After walking for hours, they were back where they had started. They reached the Metropole Hotel across the square from the Bolshoi. A hotel? He did not seem that sort of man. But perhaps all men were that sort of man, Serafima thought as the doorman in his green braided uniform bowed and the revolving doors spun them into the scarlet lobby.
Frank bought her two shots of vodka at the Metropole bar but, to Serafima’s relief, he didn’t mention anything about taking a room. There was a jazz band playing and, on the dance floor, the uniforms of a dozen nations danced the foxtrot. Men’s shoulderboards and shiny boots, the bare shoulders and permed tresses of scarlet-lipped girls shimmered around them. They stood watching for a moment as the vodka restored her. She was dreading him asking her to dance. She hated foxtrotting. She had no natural rhythm, and her clumsiness would ruin everything.
‘Do you . . . like to d-dance?’ Frank asked over the sound of the band. When she came to know him better, she would realize that he stammered slightly when he was nervous.
‘If you want to,’ she answered, frowning.
‘You look cross,’ he said. ‘You’ve looked cross ever since we came in here. When you’re cross, you lower your eyebrows so you look like an angry swan. More beautiful than ever but quite frightening!’

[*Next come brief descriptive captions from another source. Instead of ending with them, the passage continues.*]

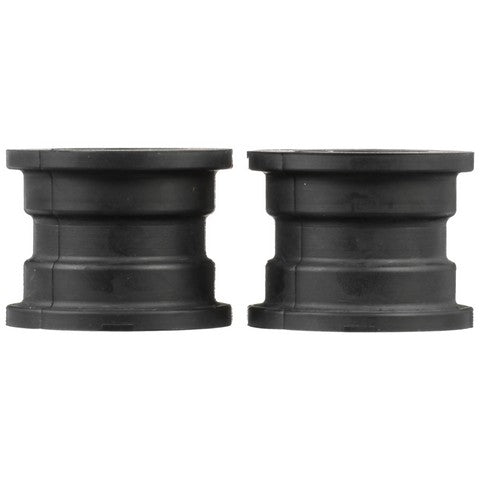 Suspension Stabilizer Bar Bushing Kit Delphi TD5630W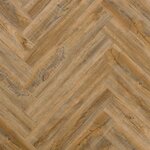 WallArt Planches d'aspect bois 30 Pièces GL-WA30 chêne récupéré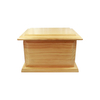 Cremation Urns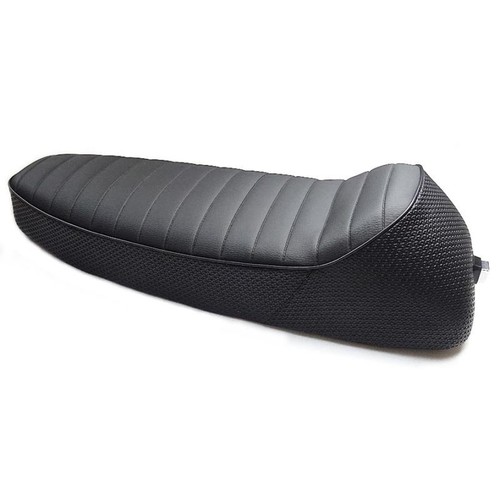 Nisa ancillotti seat black - nisa,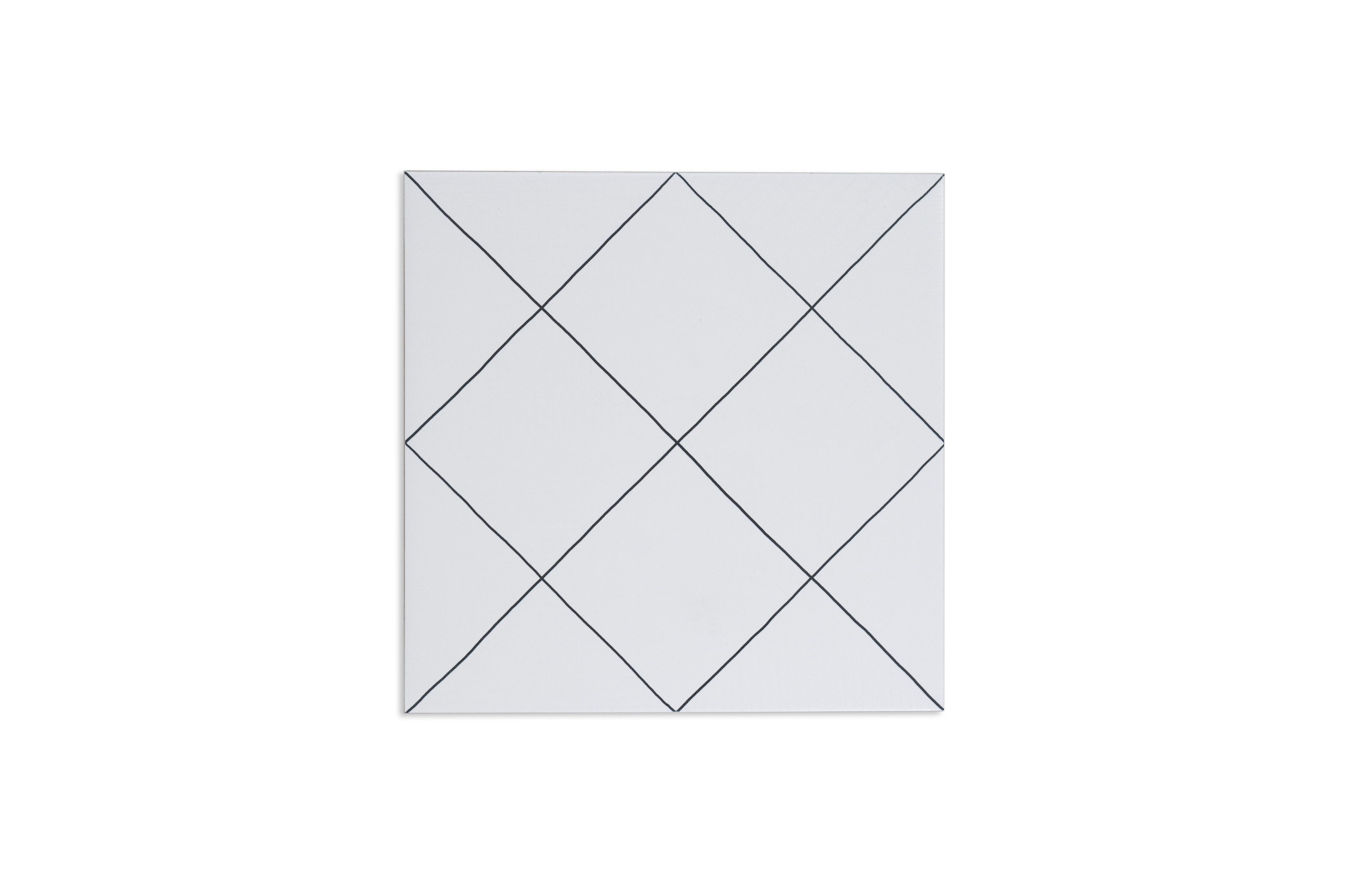 2022.08.12- LB-CERAMICS (керамическая плитка). Студия рекламной и предметной съемки товаров WELKO Studio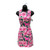 Used Lilly Pulitzer Short Dress F XS-0/2 60099-S000326278 View 1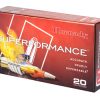 H80933_3.jpg HRNDY 308WIN 150GR SST SPF 20/200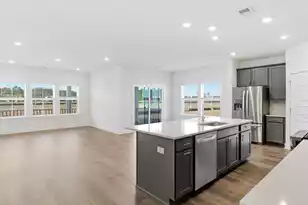 358 Calm Water Way, Summerville, SC 29486 - Photo 6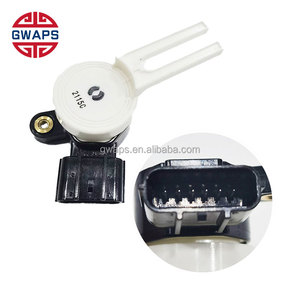 Saic maxus T60 2017 ly hợp đạp vị trí cảm biến c00045244 c00155286 Điều kiện Mới với 1 năm bảo hành - Product Image 2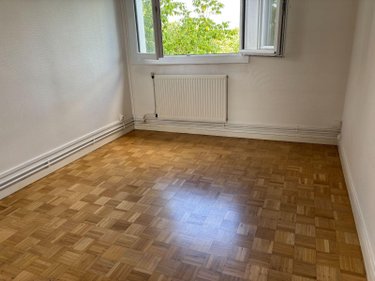 Appartement a vendre Bordeaux 33000 Gironde 68 m2 3 pièces 219350 euros
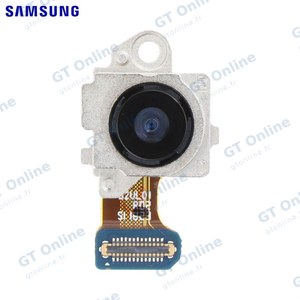 Caméra Ultra Grand Angle Original Samsung Galaxy Z Flip 3 5G F711 GH96-14432A 12MP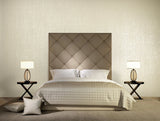 64282 Zeus Beige Wallpaper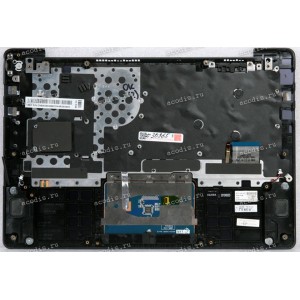 Keyboard Samsung NP730U3E-K001RU + topcase (p/n: BA75-04619C, BA59-03688C) (DarkBlue/Matte/RUO) в тёмносинем топкейсе русифицированная UNIT-HOUSING_TOP;MIRANDA-13H,SEC,AL5052 Keyboard Samsung NP730U3E-K001RU + topcase (p/n: BA75-04619C, BA59-03688C) (DarkBlue/Matte/RUO) в тёмносинем топкейсе русифицированная UNIT-HOUSING_TOP;MIRANDA-13H,SEC,AL5052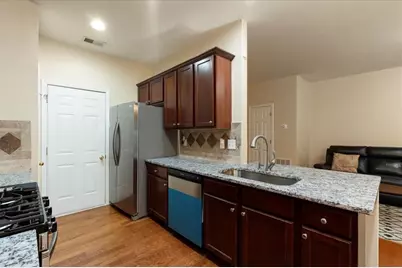 3311 Thornbridge Drive, Powder Springs, GA 30127 - Photo 13
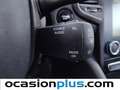 Renault Talisman 1.6dCi Energy Twin Turbo Zen EDC 118kW Gris - thumbnail 32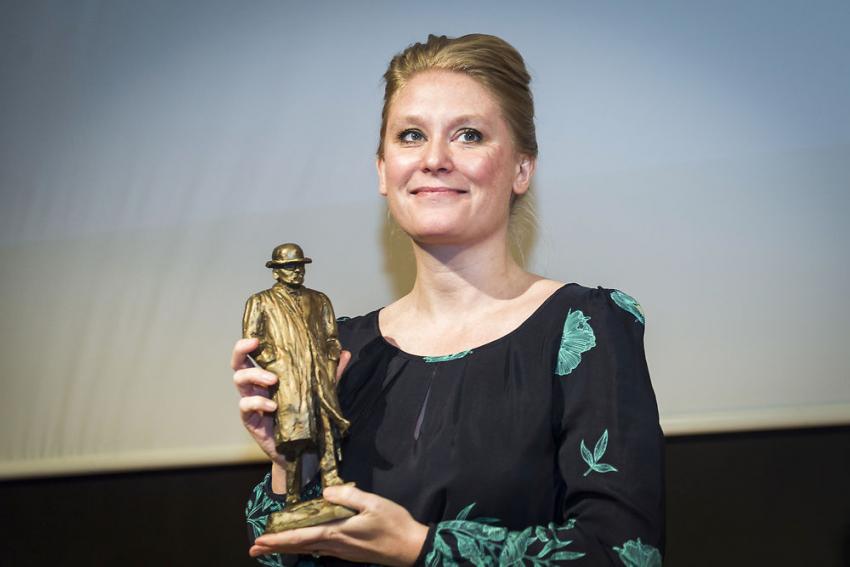 puk damsgård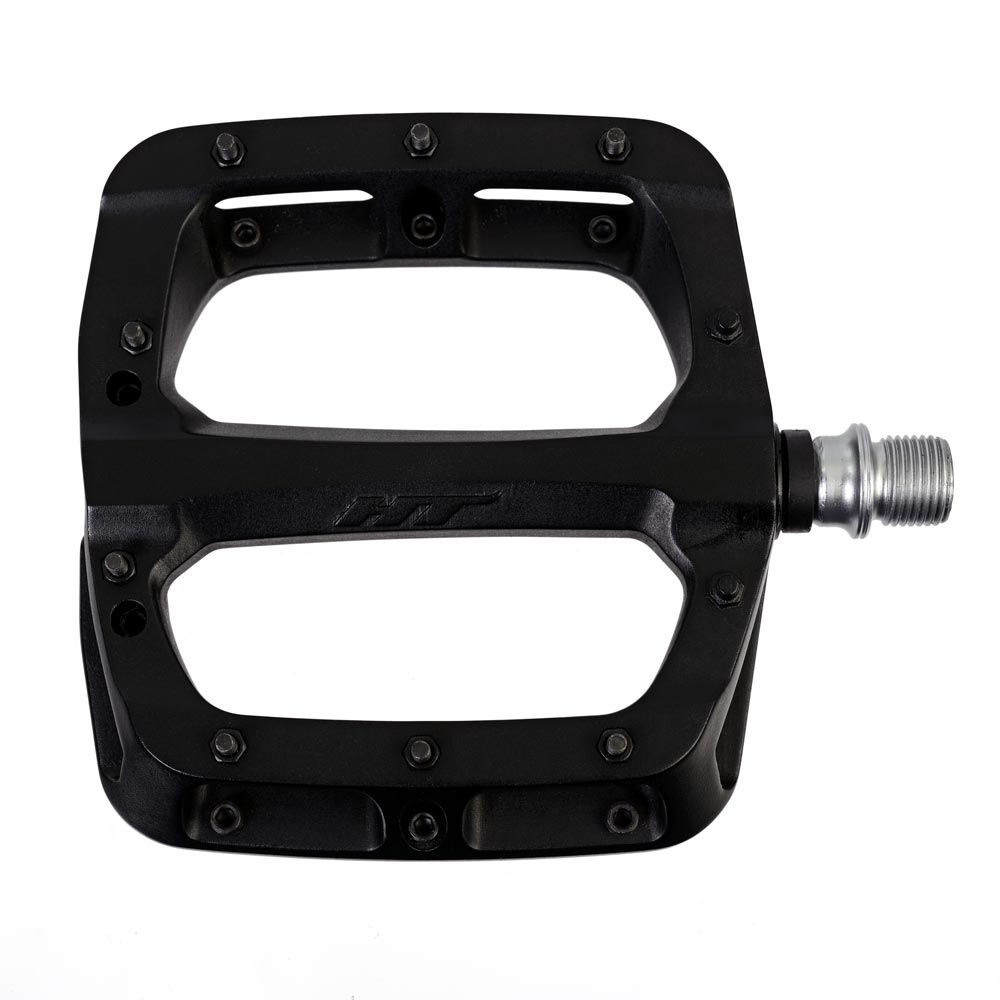 HT Components PA03A Pedals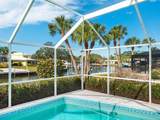 5560 Shadow Lawn Drive - Photo 27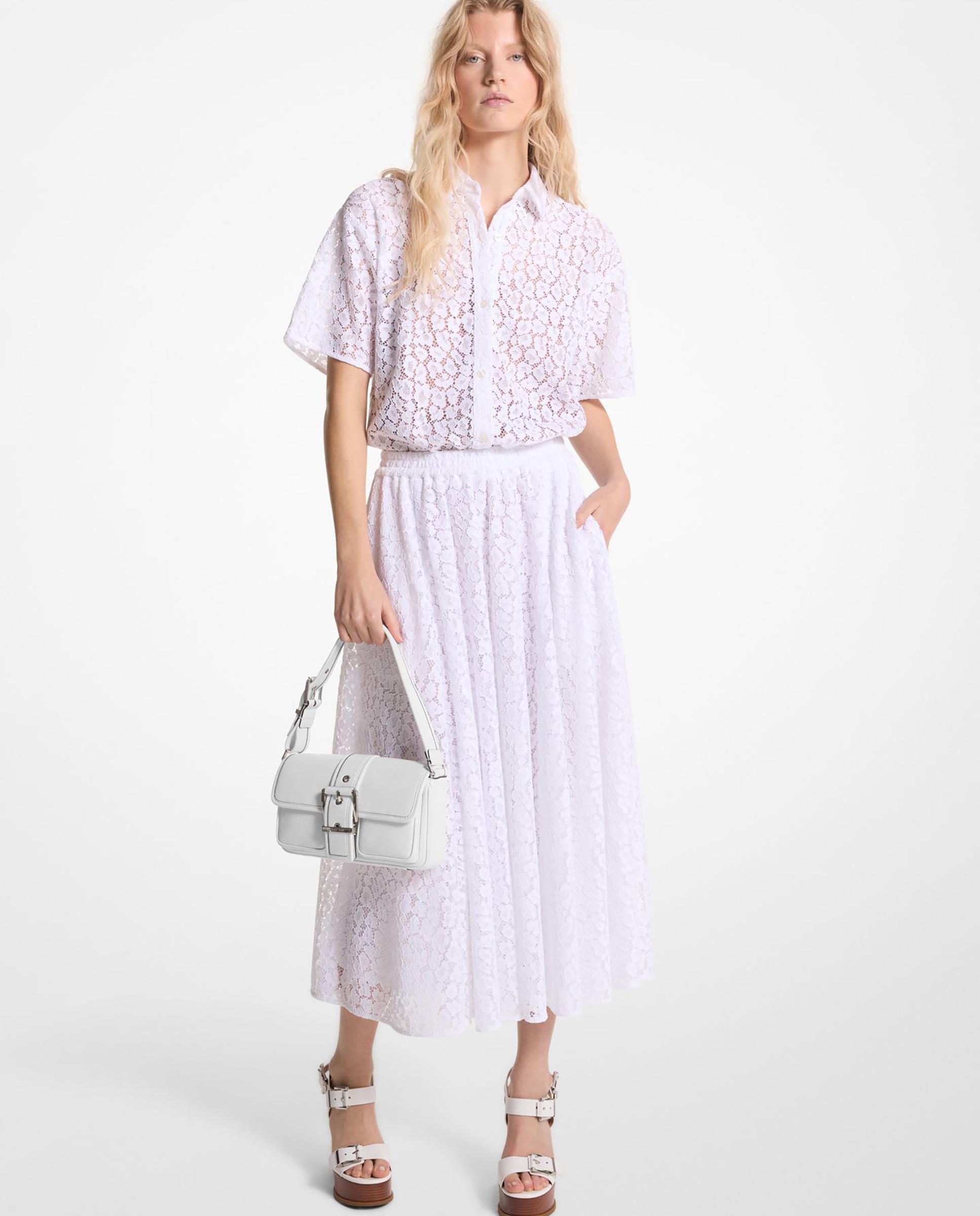 Pulsa para comprar en El corte inglés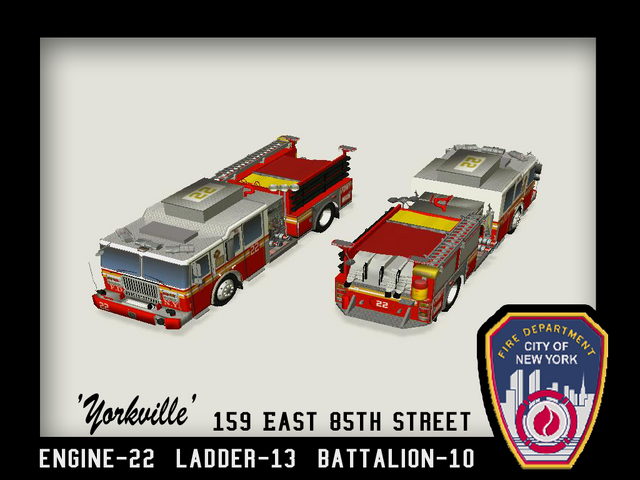 File:Engine22.png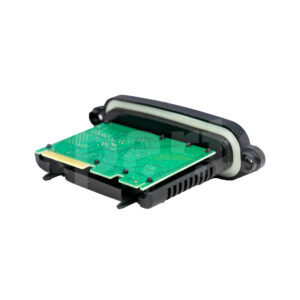 LEAR tipo TMS šviesų modulis HALOGEN šviesom 7304906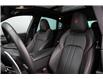2024 Maserati Levante GT Ultima (Stk: B0001) in London - Image 18 of 33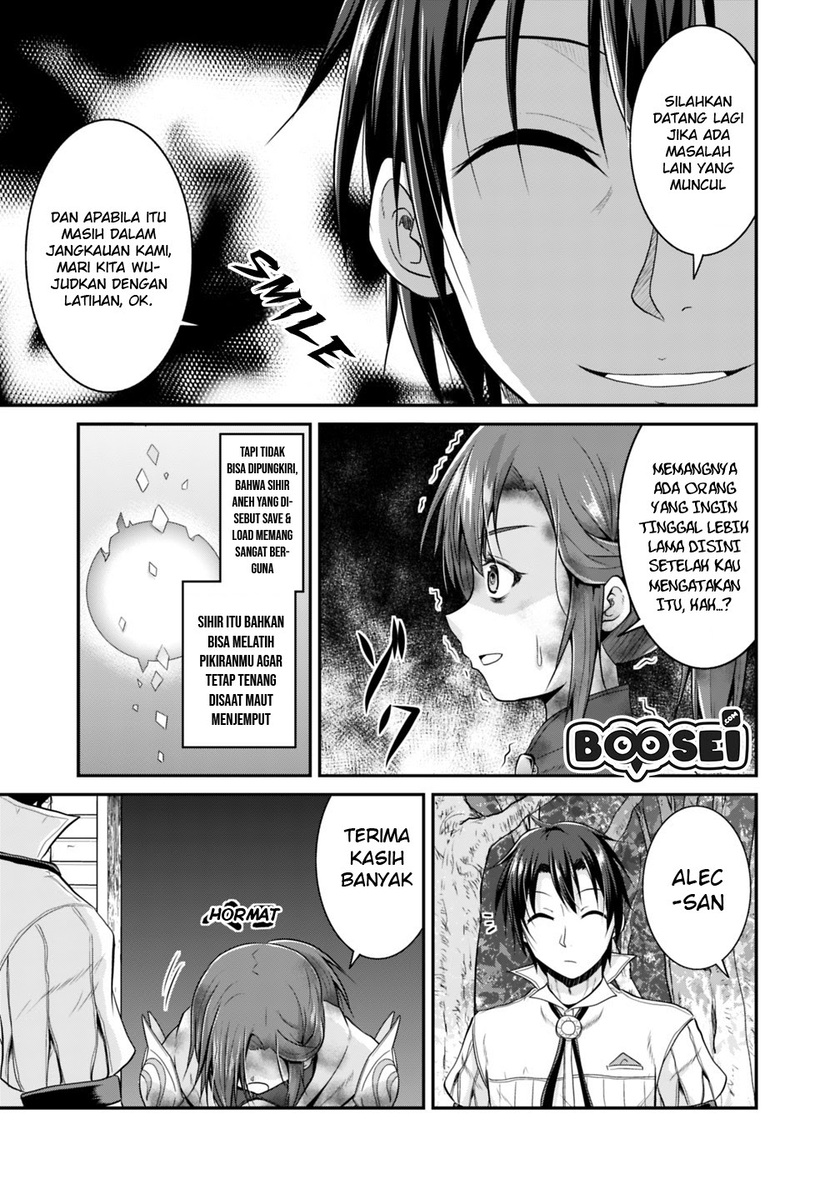Halaman 9 dari 19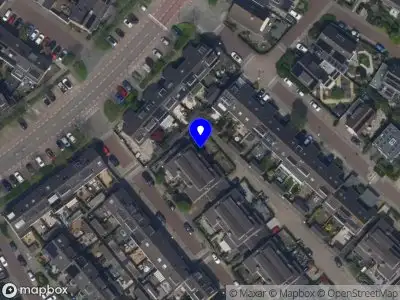 FJ zorg en begeleiding Leiderdorp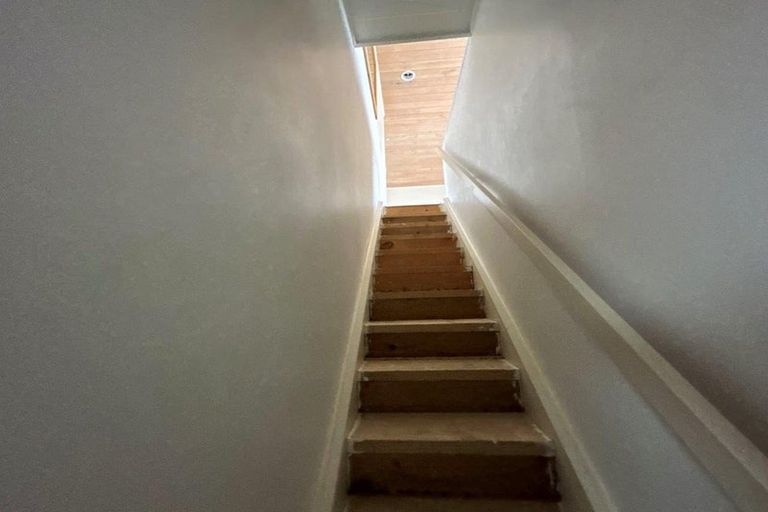 Photo of property in 46c Percy Road, Papamoa Beach, Papamoa, 3118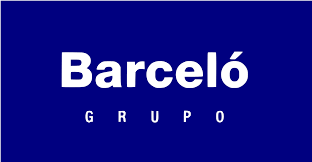 barcelo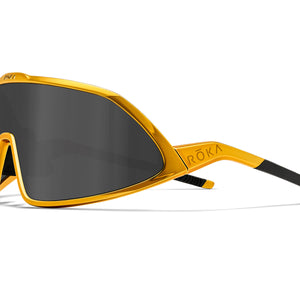 Matador LTD MIDNIGHT MONARCH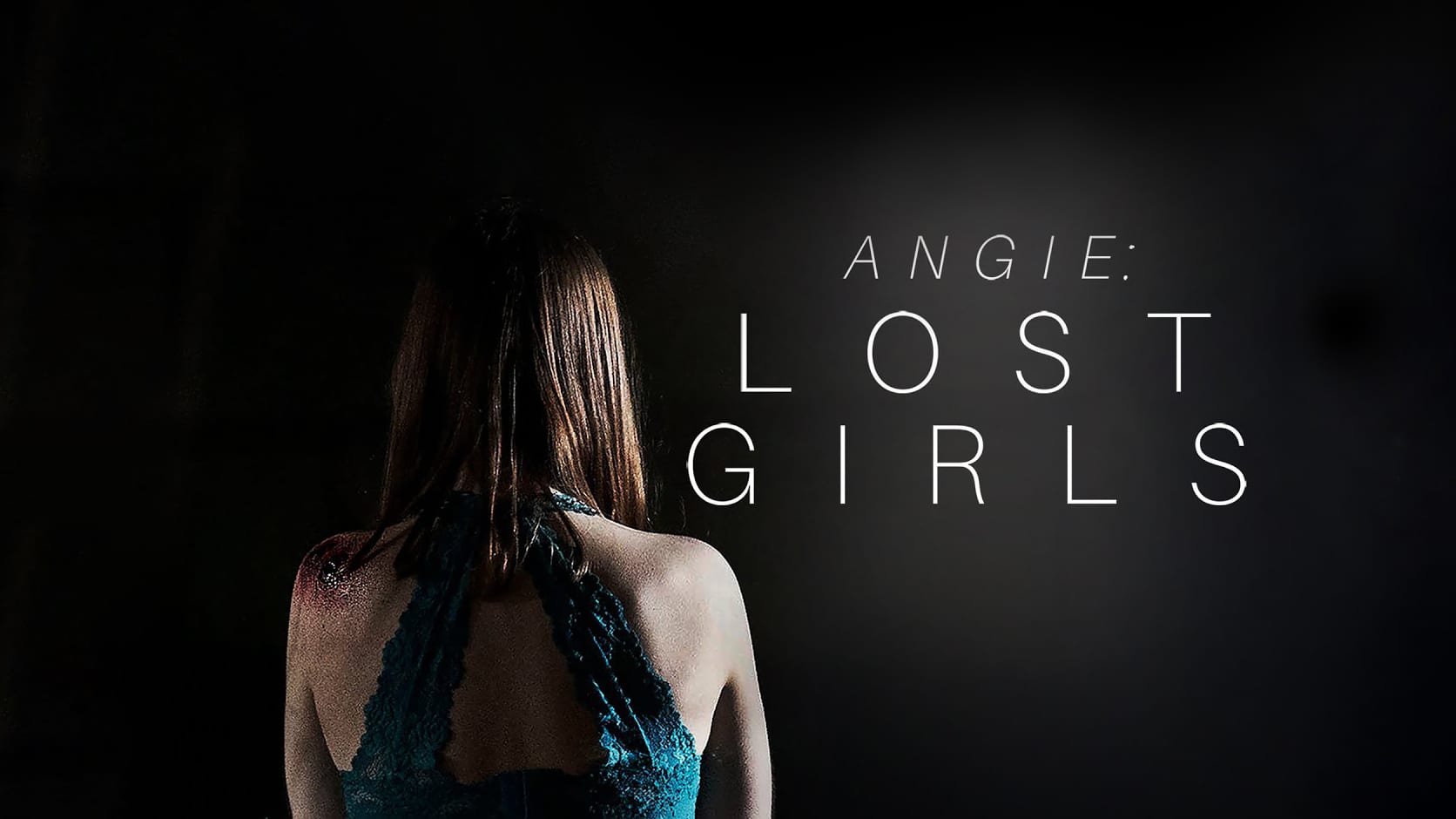 Artists For Change, Inc., will have a free virtual screening of “Angie: Lost Girls” on July 30th for the ‘World Day Against Trafficking in Persons’ event.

‘Well, the angry swan says sorry. It’s because . . . I’m not sure I like being here.’
‘But I thought all girls loved to dance,’ he said, looking anxious.
‘Yes, most do – but not all.’
He cleared his throat a little. ‘I have a confession to make. Although I’m told that every man must be able to foxtrot, I can’t dance at all. I hate dancing . . . I’m sorry. I’m not much of a date, am I?’
‘Oh Frank, I hate dancing too. And I can’t foxtrot or anything else. I can only talk and walk.’
So out they went, back into the night, Frank quoting poets that few Westerners knew: Akhmatova, Pasternak, Pushkin, Blok. They walked across the Stone Bridge opposite the Kremlin. Through the snow, they could hardly even see the towers, gates and stars under its camouflage netting.